**DESCRIPTION OF THE TASK**
The pictures are to be dropped, and the records below are to be restated word for word.

**TASK MATERIAL**
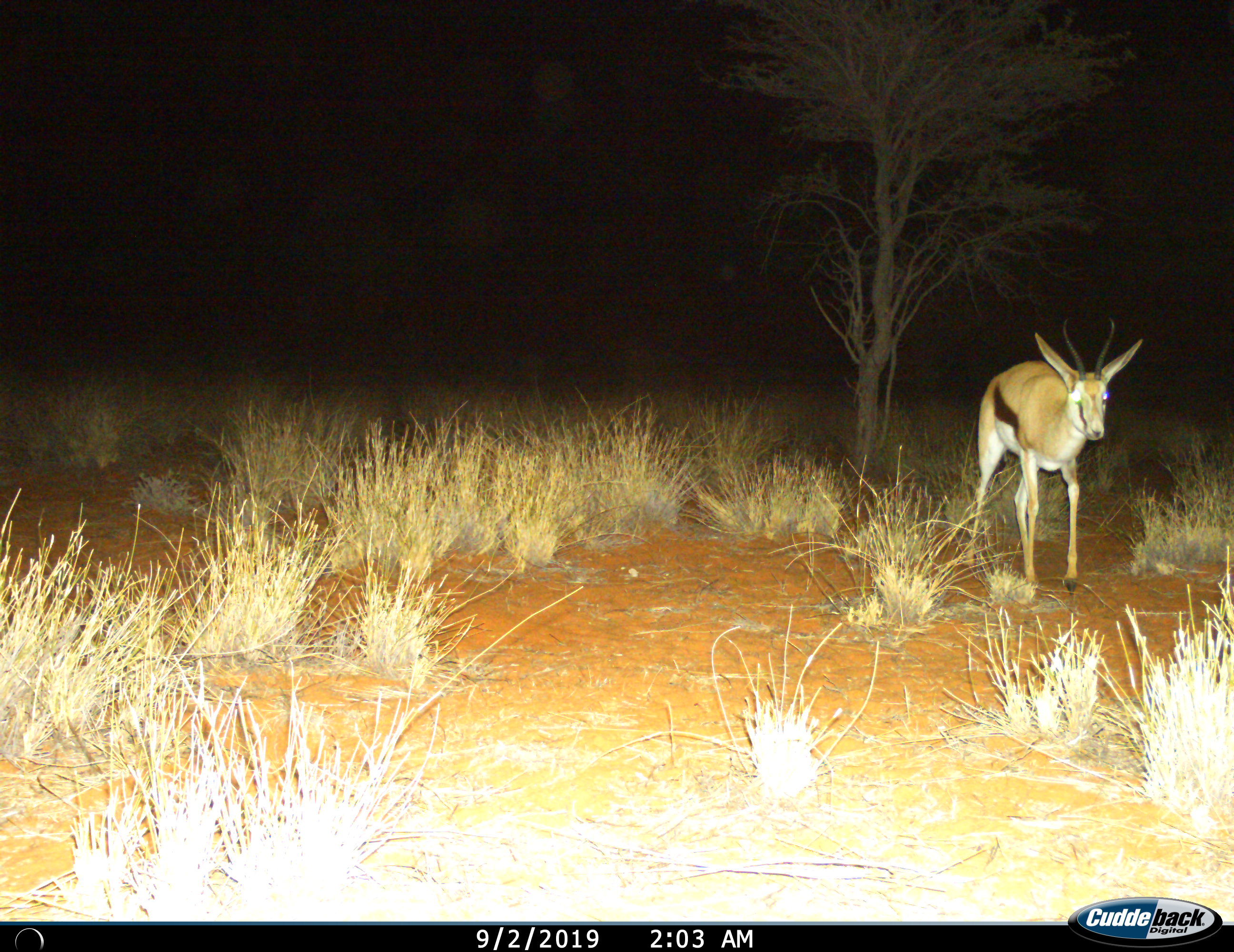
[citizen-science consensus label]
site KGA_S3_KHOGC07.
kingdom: Animalia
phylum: Chordata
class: Mammalia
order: Artiodactyla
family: Bovidae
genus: Antidorcas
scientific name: Antidorcas marsupialis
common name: springbok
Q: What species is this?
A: Springbok (Antidorcas marsupialis).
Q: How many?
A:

**ANSWER TO THIS PROBLEM**
[citizen-science consensus label]
site KGA_S3_KHOGC07.
kingdom: Animalia
phylum: Chordata
class: Mammalia
order: Artiodactyla
family: Bovidae
genus: Antidorcas
scientific name: Antidorcas marsupialis
common name: springbok
Q: What species is this?
A: Springbok (Antidorcas marsupialis).
Q: How many?
A:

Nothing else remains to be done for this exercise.